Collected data
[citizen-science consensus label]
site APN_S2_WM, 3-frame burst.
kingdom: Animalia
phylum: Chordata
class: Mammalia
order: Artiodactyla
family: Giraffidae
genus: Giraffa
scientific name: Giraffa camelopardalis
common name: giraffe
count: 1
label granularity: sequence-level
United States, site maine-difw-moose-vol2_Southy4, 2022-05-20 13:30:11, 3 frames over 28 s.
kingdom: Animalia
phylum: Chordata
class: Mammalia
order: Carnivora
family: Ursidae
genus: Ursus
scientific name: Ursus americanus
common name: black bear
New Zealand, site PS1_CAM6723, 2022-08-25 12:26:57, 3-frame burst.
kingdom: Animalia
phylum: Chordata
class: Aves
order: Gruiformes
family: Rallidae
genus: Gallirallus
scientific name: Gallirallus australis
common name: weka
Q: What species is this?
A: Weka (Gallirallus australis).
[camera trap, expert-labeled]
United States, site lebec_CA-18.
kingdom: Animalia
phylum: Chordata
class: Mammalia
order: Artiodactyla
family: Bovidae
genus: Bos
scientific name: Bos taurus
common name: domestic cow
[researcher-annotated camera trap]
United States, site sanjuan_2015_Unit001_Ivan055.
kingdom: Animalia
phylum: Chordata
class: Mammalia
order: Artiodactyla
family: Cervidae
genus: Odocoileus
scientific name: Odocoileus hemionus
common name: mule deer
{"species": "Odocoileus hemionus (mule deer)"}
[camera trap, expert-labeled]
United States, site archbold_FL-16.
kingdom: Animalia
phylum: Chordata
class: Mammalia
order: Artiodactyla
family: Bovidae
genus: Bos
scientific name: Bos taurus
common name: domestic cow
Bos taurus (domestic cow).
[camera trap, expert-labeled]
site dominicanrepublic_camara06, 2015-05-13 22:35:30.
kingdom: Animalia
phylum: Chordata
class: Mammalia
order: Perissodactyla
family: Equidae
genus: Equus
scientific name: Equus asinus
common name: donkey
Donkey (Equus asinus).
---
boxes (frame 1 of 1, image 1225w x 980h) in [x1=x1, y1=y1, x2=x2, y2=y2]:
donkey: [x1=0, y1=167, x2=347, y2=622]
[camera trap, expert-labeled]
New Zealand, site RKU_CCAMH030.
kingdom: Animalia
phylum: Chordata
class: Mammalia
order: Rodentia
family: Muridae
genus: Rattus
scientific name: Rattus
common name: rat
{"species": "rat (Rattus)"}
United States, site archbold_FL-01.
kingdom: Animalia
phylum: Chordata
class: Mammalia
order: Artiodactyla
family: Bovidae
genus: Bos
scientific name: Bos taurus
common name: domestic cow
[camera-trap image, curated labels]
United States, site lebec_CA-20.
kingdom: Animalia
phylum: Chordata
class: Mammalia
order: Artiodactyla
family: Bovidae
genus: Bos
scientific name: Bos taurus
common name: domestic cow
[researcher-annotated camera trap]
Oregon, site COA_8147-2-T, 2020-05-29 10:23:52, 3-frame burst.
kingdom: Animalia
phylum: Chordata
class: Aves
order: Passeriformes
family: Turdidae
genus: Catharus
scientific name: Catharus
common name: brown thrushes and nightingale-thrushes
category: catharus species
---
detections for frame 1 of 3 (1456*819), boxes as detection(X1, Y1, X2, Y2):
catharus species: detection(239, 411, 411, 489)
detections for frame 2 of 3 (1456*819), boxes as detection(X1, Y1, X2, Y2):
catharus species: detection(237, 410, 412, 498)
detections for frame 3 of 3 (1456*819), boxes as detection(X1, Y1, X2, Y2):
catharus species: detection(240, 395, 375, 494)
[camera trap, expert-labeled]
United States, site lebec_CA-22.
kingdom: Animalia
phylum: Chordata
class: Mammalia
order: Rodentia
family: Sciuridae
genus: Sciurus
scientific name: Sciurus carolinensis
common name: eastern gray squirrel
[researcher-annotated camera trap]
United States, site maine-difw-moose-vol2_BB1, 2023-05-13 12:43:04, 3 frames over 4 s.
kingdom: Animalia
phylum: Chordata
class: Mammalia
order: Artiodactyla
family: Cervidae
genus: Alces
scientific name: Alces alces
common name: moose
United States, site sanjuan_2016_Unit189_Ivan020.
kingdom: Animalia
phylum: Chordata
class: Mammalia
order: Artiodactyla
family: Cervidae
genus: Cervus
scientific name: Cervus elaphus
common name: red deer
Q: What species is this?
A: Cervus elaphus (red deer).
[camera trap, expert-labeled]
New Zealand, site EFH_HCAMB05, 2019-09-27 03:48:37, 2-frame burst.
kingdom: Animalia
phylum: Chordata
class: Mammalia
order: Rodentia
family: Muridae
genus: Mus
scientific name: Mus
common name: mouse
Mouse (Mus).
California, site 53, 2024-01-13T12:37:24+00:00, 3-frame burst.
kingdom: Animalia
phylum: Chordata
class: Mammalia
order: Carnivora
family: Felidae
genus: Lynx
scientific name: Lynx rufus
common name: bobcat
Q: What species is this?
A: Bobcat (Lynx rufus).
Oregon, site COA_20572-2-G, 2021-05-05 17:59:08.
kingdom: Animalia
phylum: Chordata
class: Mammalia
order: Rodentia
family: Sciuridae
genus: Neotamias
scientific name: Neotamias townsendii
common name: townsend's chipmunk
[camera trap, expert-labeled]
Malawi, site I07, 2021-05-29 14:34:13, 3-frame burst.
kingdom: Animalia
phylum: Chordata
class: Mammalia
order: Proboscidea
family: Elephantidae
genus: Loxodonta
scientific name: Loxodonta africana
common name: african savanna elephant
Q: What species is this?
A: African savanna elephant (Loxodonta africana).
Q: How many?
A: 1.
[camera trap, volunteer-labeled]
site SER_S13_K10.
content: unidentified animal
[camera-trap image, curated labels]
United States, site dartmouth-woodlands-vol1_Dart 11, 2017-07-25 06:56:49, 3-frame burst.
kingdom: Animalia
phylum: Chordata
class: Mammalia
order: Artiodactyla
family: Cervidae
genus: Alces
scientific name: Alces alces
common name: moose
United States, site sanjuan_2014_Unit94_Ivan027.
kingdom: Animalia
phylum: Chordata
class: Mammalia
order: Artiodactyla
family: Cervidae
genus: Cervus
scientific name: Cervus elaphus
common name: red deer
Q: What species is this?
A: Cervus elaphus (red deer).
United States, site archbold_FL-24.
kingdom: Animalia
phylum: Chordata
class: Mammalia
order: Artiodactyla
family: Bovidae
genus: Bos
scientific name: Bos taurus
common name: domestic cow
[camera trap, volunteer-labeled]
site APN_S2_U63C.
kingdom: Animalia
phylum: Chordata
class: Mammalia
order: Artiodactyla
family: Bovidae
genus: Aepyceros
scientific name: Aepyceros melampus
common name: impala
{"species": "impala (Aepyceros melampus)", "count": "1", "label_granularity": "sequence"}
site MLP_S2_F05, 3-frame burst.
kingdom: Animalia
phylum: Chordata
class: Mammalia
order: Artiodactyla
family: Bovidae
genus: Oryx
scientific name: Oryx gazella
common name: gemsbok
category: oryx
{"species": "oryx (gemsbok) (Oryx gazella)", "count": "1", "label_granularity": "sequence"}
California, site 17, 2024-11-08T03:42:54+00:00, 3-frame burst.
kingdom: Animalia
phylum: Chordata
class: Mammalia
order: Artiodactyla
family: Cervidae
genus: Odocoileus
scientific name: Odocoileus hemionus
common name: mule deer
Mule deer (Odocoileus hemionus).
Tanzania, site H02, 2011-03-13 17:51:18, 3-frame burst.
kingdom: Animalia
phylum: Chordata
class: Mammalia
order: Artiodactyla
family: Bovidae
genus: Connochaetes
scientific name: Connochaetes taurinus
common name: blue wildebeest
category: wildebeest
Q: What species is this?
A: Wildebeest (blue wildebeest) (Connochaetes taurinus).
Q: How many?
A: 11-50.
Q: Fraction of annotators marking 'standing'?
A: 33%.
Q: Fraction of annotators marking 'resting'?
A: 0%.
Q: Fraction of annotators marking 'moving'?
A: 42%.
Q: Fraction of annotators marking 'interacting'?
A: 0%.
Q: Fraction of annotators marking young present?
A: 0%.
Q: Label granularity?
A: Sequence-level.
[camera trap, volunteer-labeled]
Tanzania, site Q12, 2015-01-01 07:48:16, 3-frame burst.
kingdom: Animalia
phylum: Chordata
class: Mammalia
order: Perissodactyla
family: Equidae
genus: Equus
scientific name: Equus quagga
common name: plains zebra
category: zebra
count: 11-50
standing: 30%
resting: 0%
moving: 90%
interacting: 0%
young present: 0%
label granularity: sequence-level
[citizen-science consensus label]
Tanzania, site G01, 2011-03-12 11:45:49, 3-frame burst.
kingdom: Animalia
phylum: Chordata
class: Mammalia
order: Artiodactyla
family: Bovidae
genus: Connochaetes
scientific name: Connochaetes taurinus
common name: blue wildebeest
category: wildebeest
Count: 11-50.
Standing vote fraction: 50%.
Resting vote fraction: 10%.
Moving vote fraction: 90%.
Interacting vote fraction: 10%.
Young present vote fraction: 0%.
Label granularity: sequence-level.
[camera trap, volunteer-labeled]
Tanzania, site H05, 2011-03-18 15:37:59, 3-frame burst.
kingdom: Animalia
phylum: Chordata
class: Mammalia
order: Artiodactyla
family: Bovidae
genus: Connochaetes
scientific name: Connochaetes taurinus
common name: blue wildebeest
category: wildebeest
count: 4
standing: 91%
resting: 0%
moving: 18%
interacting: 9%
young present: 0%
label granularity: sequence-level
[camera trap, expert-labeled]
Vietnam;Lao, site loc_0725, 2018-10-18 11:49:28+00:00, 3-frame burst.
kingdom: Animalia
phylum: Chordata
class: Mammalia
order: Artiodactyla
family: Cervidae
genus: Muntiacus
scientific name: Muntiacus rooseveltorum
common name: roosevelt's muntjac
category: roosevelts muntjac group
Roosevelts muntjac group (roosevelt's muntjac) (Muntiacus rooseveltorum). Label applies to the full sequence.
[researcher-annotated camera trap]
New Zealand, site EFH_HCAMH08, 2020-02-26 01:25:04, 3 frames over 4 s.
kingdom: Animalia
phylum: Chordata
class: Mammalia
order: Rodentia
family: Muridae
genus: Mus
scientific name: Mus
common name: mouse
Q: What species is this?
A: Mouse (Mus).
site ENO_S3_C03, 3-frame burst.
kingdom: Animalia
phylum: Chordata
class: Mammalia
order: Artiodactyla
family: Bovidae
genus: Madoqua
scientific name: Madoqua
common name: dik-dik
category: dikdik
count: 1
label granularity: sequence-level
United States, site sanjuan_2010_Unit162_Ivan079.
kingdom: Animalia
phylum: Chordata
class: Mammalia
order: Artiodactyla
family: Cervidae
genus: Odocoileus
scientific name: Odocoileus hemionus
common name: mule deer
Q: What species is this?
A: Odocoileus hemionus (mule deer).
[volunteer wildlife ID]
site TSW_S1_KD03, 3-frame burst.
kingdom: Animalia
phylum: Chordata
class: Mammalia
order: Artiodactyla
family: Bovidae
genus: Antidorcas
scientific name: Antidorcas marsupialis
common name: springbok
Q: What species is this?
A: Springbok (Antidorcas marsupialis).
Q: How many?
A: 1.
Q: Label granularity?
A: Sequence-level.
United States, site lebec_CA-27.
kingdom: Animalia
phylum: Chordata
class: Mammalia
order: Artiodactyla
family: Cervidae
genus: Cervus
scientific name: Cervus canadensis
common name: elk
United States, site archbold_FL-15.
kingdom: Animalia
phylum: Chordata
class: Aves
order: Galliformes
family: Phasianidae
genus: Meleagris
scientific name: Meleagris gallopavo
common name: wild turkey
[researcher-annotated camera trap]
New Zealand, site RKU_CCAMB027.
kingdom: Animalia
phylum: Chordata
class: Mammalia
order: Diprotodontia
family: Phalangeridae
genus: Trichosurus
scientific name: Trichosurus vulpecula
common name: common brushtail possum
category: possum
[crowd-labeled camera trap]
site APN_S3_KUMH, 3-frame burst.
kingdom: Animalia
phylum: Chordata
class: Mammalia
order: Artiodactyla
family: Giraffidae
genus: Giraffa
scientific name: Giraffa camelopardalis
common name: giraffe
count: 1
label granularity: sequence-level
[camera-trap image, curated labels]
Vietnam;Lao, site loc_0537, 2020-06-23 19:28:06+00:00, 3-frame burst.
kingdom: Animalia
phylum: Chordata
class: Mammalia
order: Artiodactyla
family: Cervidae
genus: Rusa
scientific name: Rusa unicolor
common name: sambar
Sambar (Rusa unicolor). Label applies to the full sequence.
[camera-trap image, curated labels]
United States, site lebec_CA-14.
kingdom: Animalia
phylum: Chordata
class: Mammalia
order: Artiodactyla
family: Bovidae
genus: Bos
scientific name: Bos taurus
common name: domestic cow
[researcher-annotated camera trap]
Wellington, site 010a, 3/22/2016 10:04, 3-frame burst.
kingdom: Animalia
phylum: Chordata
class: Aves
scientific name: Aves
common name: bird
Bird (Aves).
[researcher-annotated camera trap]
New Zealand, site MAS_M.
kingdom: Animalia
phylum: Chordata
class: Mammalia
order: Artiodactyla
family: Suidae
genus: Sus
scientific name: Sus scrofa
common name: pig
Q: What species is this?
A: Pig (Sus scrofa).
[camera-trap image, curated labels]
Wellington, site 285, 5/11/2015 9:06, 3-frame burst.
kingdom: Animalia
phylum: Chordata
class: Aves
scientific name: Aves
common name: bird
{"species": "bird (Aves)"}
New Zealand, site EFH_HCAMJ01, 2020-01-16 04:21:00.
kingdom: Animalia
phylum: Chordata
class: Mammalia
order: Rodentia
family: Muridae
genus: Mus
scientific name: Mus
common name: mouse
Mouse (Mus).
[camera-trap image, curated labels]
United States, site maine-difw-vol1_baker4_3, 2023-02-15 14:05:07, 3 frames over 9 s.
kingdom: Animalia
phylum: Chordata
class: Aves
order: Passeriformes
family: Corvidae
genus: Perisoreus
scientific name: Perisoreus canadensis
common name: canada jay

→ **Work instruction**:
Would you retype the lines above from the one with "common name: sambar" down to the one with "Wellington, site 010a, 3/22/2016", word for word, both ends included and no other lines?

→ **Solution for this exercise**:
common name: sambar
Sambar (Rusa unicolor). Label applies to the full sequence.
[camera-trap image, curated labels]
United States, site lebec_CA-14.
kingdom: Animalia
phylum: Chordata
class: Mammalia
order: Artiodactyla
family: Bovidae
genus: Bos
scientific name: Bos taurus
common name: domestic cow
[researcher-annotated camera trap]
Wellington, site 010a, 3/22/2016 10:04, 3-frame burst.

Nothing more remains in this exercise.